DATA RECORDS: Begin
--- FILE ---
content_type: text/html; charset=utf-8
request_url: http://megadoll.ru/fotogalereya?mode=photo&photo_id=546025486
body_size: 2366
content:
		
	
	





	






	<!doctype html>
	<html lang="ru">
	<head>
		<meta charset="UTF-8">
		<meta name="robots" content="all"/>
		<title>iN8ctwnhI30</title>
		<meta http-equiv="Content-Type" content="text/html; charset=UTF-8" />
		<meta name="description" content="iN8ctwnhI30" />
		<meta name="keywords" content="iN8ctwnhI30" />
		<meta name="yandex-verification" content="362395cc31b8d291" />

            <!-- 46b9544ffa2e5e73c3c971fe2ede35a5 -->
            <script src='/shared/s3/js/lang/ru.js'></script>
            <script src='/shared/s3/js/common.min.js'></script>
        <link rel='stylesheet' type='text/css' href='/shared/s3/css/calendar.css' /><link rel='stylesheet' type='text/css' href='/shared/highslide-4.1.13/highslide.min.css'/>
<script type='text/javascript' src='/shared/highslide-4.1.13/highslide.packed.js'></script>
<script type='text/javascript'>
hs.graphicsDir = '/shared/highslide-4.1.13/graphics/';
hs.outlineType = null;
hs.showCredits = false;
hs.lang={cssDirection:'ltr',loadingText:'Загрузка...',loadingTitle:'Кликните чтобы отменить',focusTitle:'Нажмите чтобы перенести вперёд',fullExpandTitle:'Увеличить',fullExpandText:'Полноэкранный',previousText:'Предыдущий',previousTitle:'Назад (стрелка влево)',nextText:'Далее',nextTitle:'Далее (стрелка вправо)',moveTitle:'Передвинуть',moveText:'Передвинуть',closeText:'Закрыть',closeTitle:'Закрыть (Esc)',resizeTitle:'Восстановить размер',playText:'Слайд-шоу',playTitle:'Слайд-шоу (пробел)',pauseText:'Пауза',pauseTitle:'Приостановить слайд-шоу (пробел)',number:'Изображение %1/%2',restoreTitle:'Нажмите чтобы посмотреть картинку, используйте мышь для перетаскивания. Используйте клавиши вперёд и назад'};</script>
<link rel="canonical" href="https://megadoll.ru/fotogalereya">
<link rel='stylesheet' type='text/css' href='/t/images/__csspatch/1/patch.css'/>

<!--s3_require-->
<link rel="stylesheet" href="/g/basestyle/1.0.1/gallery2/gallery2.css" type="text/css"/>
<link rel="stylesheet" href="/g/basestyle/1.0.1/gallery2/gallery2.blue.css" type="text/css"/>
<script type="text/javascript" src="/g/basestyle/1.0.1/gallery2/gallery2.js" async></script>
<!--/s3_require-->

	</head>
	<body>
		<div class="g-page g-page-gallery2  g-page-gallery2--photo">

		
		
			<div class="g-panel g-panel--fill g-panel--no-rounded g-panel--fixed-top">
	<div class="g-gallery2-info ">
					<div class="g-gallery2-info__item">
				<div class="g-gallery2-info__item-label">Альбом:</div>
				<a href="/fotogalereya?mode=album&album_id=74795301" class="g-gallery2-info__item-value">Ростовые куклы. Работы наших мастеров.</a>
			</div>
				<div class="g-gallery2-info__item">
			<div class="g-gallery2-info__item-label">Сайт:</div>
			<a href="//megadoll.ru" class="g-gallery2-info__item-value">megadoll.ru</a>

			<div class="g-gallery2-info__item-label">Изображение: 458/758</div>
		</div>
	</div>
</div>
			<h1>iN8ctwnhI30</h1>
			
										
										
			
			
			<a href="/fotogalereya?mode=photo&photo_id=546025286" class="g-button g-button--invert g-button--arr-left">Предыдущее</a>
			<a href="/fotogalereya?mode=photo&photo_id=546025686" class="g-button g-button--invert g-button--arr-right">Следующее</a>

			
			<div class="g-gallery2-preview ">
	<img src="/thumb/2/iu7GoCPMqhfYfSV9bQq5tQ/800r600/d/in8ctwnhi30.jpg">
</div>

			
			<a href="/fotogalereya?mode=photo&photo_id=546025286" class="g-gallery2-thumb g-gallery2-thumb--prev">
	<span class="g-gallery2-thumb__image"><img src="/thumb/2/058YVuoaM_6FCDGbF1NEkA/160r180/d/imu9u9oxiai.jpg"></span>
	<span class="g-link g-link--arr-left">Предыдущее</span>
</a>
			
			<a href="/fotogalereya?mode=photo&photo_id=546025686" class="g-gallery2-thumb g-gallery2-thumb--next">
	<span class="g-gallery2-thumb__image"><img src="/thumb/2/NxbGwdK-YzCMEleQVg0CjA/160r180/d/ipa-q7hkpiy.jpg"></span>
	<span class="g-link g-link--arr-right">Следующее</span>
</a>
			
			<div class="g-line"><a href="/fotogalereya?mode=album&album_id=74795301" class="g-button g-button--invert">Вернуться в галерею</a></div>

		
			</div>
DATA RECORDS: End
## WORK REQUEST
Please reproduce each entry exactly as it appears.

## EXPECTED OUTPUT
--- FILE ---
content_type: text/html; charset=utf-8
request_url: http://megadoll.ru/fotogalereya?mode=photo&photo_id=546025486
body_size: 2366
content:
		
	
	





	






	<!doctype html>
	<html lang="ru">
	<head>
		<meta charset="UTF-8">
		<meta name="robots" content="all"/>
		<title>iN8ctwnhI30</title>
		<meta http-equiv="Content-Type" content="text/html; charset=UTF-8" />
		<meta name="description" content="iN8ctwnhI30" />
		<meta name="keywords" content="iN8ctwnhI30" />
		<meta name="yandex-verification" content="362395cc31b8d291" />

            <!-- 46b9544ffa2e5e73c3c971fe2ede35a5 -->
            <script src='/shared/s3/js/lang/ru.js'></script>
            <script src='/shared/s3/js/common.min.js'></script>
        <link rel='stylesheet' type='text/css' href='/shared/s3/css/calendar.css' /><link rel='stylesheet' type='text/css' href='/shared/highslide-4.1.13/highslide.min.css'/>
<script type='text/javascript' src='/shared/highslide-4.1.13/highslide.packed.js'></script>
<script type='text/javascript'>
hs.graphicsDir = '/shared/highslide-4.1.13/graphics/';
hs.outlineType = null;
hs.showCredits = false;
hs.lang={cssDirection:'ltr',loadingText:'Загрузка...',loadingTitle:'Кликните чтобы отменить',focusTitle:'Нажмите чтобы перенести вперёд',fullExpandTitle:'Увеличить',fullExpandText:'Полноэкранный',previousText:'Предыдущий',previousTitle:'Назад (стрелка влево)',nextText:'Далее',nextTitle:'Далее (стрелка вправо)',moveTitle:'Передвинуть',moveText:'Передвинуть',closeText:'Закрыть',closeTitle:'Закрыть (Esc)',resizeTitle:'Восстановить размер',playText:'Слайд-шоу',playTitle:'Слайд-шоу (пробел)',pauseText:'Пауза',pauseTitle:'Приостановить слайд-шоу (пробел)',number:'Изображение %1/%2',restoreTitle:'Нажмите чтобы посмотреть картинку, используйте мышь для перетаскивания. Используйте клавиши вперёд и назад'};</script>
<link rel="canonical" href="https://megadoll.ru/fotogalereya">
<link rel='stylesheet' type='text/css' href='/t/images/__csspatch/1/patch.css'/>

<!--s3_require-->
<link rel="stylesheet" href="/g/basestyle/1.0.1/gallery2/gallery2.css" type="text/css"/>
<link rel="stylesheet" href="/g/basestyle/1.0.1/gallery2/gallery2.blue.css" type="text/css"/>
<script type="text/javascript" src="/g/basestyle/1.0.1/gallery2/gallery2.js" async></script>
<!--/s3_require-->

	</head>
	<body>
		<div class="g-page g-page-gallery2  g-page-gallery2--photo">

		
		
			<div class="g-panel g-panel--fill g-panel--no-rounded g-panel--fixed-top">
	<div class="g-gallery2-info ">
					<div class="g-gallery2-info__item">
				<div class="g-gallery2-info__item-label">Альбом:</div>
				<a href="/fotogalereya?mode=album&album_id=74795301" class="g-gallery2-info__item-value">Ростовые куклы. Работы наших мастеров.</a>
			</div>
				<div class="g-gallery2-info__item">
			<div class="g-gallery2-info__item-label">Сайт:</div>
			<a href="//megadoll.ru" class="g-gallery2-info__item-value">megadoll.ru</a>

			<div class="g-gallery2-info__item-label">Изображение: 458/758</div>
		</div>
	</div>
</div>
			<h1>iN8ctwnhI30</h1>
			
										
										
			
			
			<a href="/fotogalereya?mode=photo&photo_id=546025286" class="g-button g-button--invert g-button--arr-left">Предыдущее</a>
			<a href="/fotogalereya?mode=photo&photo_id=546025686" class="g-button g-button--invert g-button--arr-right">Следующее</a>

			
			<div class="g-gallery2-preview ">
	<img src="/thumb/2/iu7GoCPMqhfYfSV9bQq5tQ/800r600/d/in8ctwnhi30.jpg">
</div>

			
			<a href="/fotogalereya?mode=photo&photo_id=546025286" class="g-gallery2-thumb g-gallery2-thumb--prev">
	<span class="g-gallery2-thumb__image"><img src="/thumb/2/058YVuoaM_6FCDGbF1NEkA/160r180/d/imu9u9oxiai.jpg"></span>
	<span class="g-link g-link--arr-left">Предыдущее</span>
</a>
			
			<a href="/fotogalereya?mode=photo&photo_id=546025686" class="g-gallery2-thumb g-gallery2-thumb--next">
	<span class="g-gallery2-thumb__image"><img src="/thumb/2/NxbGwdK-YzCMEleQVg0CjA/160r180/d/ipa-q7hkpiy.jpg"></span>
	<span class="g-link g-link--arr-right">Следующее</span>
</a>
			
			<div class="g-line"><a href="/fotogalereya?mode=album&album_id=74795301" class="g-button g-button--invert">Вернуться в галерею</a></div>

		
			</div>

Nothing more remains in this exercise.